After participating in this Drawing Two exhibition, students are prepared to create a thematically related series of artworks that produces an exhibition-ready drawing. They are able to document the research and thought process that resulted in the artwork. They can relate the artwork to larger disciplinary, cultural, and global concerns that professional artists expect to address.

Reflections

As of the Spring 2016 semester I have worked with three different classes on this assignment. Each class has successfully mounted a group exhibition in the college library that hung for the final two to three weeks of the semester. Individual artist’s statements and group text panels accompanied each exhibition. Public reaction was positive and students have reported using their drawings in their transfer portfolios.

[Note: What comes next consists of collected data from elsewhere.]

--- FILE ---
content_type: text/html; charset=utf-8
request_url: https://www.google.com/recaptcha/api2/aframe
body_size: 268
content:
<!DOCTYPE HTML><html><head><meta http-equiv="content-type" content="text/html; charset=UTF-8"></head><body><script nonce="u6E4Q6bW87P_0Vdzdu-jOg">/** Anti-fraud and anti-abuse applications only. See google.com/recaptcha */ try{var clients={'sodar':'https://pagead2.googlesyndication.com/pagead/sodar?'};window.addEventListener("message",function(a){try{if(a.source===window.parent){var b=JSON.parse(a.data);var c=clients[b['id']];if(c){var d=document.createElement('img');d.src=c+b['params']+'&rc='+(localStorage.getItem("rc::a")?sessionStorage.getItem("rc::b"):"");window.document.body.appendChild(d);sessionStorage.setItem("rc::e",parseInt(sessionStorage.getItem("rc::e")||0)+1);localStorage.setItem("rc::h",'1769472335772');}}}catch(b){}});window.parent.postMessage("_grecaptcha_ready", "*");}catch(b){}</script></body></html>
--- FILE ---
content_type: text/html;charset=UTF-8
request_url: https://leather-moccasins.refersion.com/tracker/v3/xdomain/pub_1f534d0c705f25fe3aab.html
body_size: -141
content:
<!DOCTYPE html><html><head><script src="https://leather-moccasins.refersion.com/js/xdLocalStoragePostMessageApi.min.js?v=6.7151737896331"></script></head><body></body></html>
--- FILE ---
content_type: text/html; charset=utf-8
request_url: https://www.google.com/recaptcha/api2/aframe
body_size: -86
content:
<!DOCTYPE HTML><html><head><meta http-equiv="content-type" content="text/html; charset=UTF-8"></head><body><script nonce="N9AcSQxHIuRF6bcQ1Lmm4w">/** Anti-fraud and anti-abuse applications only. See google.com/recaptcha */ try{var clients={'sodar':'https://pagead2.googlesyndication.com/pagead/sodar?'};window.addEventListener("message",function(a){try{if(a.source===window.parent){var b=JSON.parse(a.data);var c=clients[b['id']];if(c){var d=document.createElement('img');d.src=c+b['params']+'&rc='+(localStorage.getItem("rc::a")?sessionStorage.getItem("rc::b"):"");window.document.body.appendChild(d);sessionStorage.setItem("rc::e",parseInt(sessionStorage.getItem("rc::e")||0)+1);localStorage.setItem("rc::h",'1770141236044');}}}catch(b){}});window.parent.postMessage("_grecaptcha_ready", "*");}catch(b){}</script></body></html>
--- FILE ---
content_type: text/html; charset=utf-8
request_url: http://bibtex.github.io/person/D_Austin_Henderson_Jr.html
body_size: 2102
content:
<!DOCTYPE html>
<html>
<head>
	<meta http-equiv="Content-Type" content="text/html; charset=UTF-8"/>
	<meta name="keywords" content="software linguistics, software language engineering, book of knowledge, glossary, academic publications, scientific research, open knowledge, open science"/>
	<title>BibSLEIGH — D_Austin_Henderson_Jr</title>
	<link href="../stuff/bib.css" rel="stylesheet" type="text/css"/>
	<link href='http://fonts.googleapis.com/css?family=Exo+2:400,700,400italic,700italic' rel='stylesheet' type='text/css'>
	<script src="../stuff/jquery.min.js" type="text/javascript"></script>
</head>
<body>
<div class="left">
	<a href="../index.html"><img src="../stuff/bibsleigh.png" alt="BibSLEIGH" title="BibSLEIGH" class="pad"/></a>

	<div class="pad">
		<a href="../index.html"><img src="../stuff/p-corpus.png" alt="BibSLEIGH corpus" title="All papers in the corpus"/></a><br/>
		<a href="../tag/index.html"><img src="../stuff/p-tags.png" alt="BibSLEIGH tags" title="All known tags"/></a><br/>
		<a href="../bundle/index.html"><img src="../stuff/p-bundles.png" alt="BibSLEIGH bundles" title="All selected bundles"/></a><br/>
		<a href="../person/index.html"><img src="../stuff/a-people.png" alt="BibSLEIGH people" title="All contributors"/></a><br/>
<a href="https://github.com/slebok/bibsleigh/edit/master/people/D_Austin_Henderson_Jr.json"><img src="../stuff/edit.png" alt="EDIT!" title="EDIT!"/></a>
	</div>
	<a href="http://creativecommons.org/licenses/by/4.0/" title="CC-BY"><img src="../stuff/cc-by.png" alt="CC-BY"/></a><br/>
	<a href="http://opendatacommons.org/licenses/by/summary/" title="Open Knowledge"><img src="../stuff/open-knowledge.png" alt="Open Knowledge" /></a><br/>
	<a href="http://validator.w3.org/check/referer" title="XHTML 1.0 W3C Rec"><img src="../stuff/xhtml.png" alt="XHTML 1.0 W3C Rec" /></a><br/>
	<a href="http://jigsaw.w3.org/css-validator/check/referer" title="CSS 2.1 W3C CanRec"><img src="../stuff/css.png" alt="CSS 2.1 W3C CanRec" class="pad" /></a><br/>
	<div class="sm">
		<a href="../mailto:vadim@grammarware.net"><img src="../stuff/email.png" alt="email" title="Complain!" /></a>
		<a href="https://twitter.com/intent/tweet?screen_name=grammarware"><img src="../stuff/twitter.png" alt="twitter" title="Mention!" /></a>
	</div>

Community college students find it challenging to consider themselves professionals in the art and design field, with professional responsibilities. Devoting sufficient time, resources and commitment to create a professional artwork and exhibition is a challenge that is new to many. They need individual and group support to believe in themselves and to adopt the conscientiousness that career artists are expected to have.

I am especially pleased with the transformation and empowerment that many students have demonstrated during this assignment. It is the first time that some of them “have taken myself seriously, as an artist,” as one student told me. There are students who are not able to make the leap and it has been difficult for those students who feel that they have let down the class and let down themselves.

Over several semesters the assignment has changed by focusing on different historical sites located on the MCC campus. One site was a ruined chapel from the early twentieth century, a relic from when the campus was a seminary school.

A second site was a pasture preserved from the seventeenth century farm of John Winthrop. A third site was a conservation area that includes wetlands. Because each site has a unique history, each naturally led to a different focus for the exhibition.

Teaching the Drawing Two course this way, with a thematic focus and an exhibition as the main goals has changed my relationships with my students. We have a much more personal, apprentice artist/professional artist relationship. I talk with each student much more about their commitment to their work, their insights, and their discoveries about becoming an artist. Knowing each student as an individual and as a potential professional leads to a more satisfying teaching experience for me. My students mature and demonstrate deeper commitment. The results are very good for all of us.